Finding a new job after 50 can feel daunting. There are unique challenges that you simply don’t face when you are younger – your job-hunting skills may be rusty, your industry could be changing or you could be worried about potential age discrimination.
But whether you want to change careers, are looking to get back into work after a period of time away or need a new job after leaving your last one, there are some tips you can use to help boost your chances.
The question of age
Let’s get right to it – sometime you may think age isn’t just a number when it comes to job hunting and feel you have to work harder to overcome those barriers. So what should you do for the best? Try to mask your age or use it to your advantage?
The answer is a little bit of both. When you’re applying for a job, age can be on your side, because with it comes experience. Many employers consider older candidates more dependable with a stronger work ethic. So think about your skills and key accomplishments over your life and use them to promote yourself.
On the other hand, it is a fine balancing act. While your past successes go some way to proving how capable you are for the job, keep your experiences up-to-date and relevant on your CV. While you should feel free to highlight successes from over 15 years ago, always keep your main focus on more recent events on your CV.
The majority of job and candidate hunting takes place online, so make your presence known.
Take to social sites such as LinkedIn or Twitter to build yourself up – share articles that are relevant to the industry you’re looking in, follow people you admire, post comments or answer questions. Being engaged online will help your name stand out from the crowd.
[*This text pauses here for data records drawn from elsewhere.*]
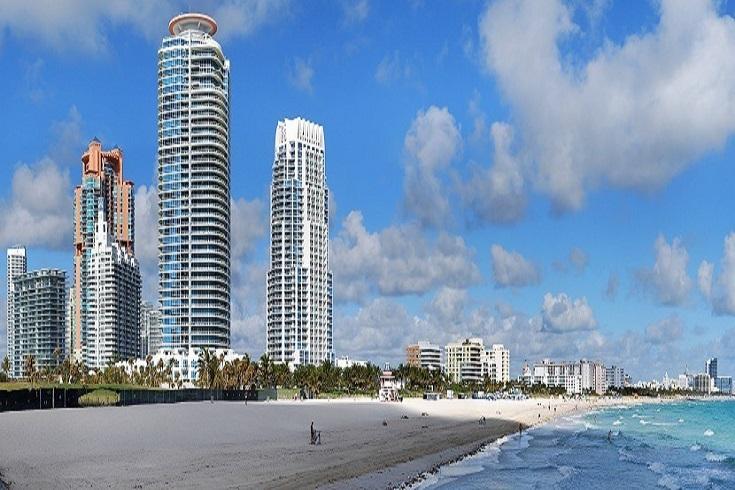 e boom immobilier pour sauver Miami de la montée des eaux ?
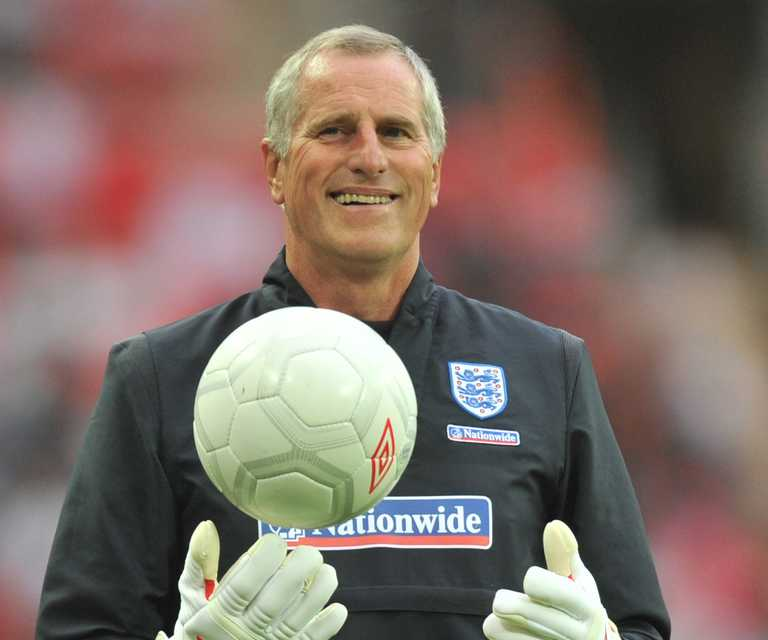 A tribute to Ray Clemence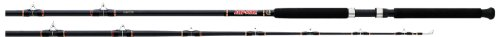 Daiwa BFBT70HR Beefstick Salt Water Conventional Rod (7- Feet, Heavy, 20-50 Pounds)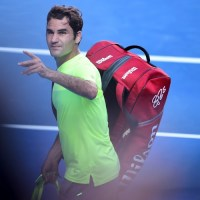 Formidable Federer Falls on a Fateful Friday at the Australian Open
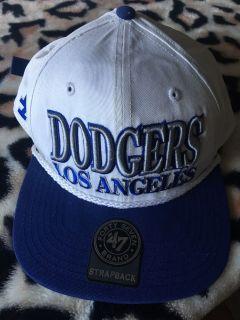 Dodgers hat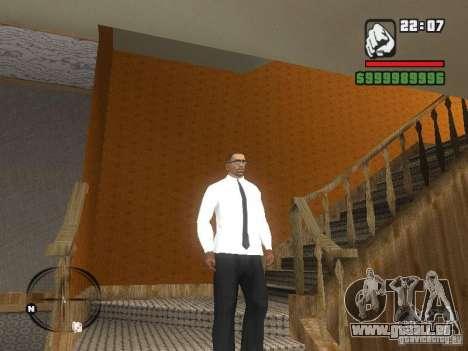 Chemise avec cravate pour GTA San Andreas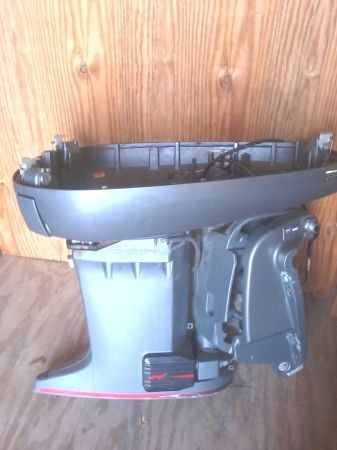 04 YAMAHA 150 VMAX TRP PARTS (HARLINGEN)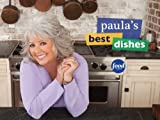 Paula's Best Dishes Season 9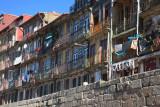 Porto - riverside houses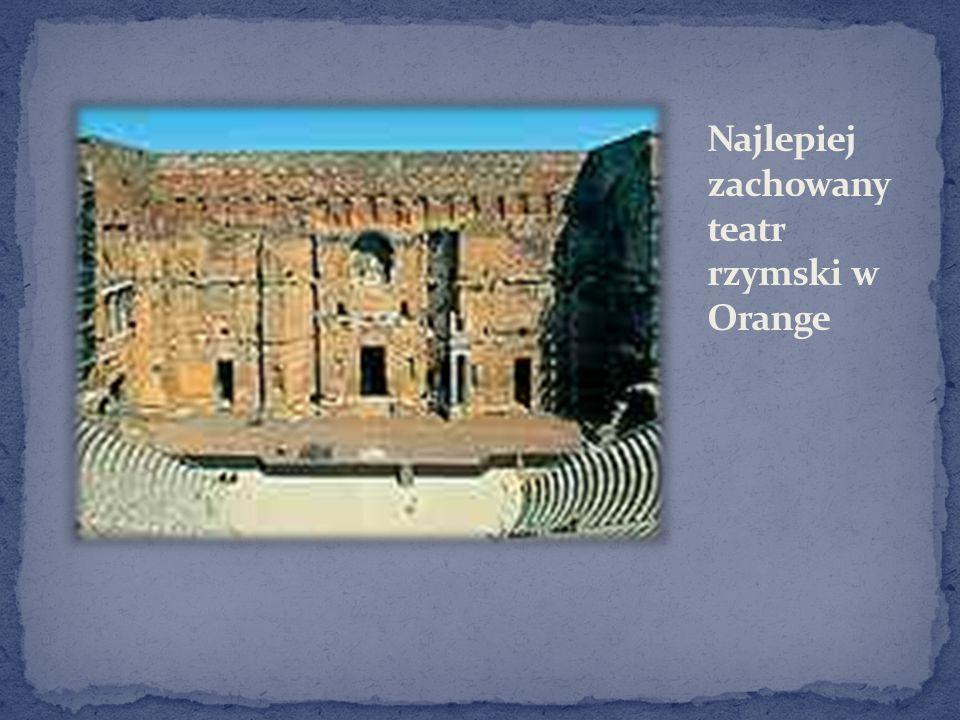 Najlepiej zachowany teatr rzymski w Orange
This doesn’t replace face-to-face networking, though. So make sure you’re remaining active in the industry you want: reach out to former colleagues or attend networking events.
Brush up on your skills
The internet is awash with free courses and great information. Keep your knowledge current and up-to-date by constantly learning or attending refresher courses. Don’t forget to highlight your learnings on your CV too, as it shows prospective employers that you’re still eager to progress.
Consider your options
There are many ways of working nowadays, so don’t instantly dismiss a job if it’s not a traditional, full-time, permanent contract. From short-term contracts and part-time work to temporary roles, there’s a wealth of career opportunities out there. Even if it’s not exactly what you’re looking for, it could help you boost your skills or even lead to something better.
Consider what’s important to you
Money is important, but it may not be the only or main reason for taking a job. Ask yourself what is truly important to you at this stage of your life. Whether that’s using your relevant skills, making an impact or working in an industry you admire. This will also help you focus and explain your reasons if you ever want to go for a role that you may be deemed overqualified for.
Whatever your age, job hunting can be frustrating. You can’t change your circumstances, but you can change how you react to them. Don’t take it personally if your search for the right job takes longer than expected. Keep moving on and focusing on your future. Treat job hunting like an actual job itself – do it consistently every day, make sure you take breaks and look after yourself.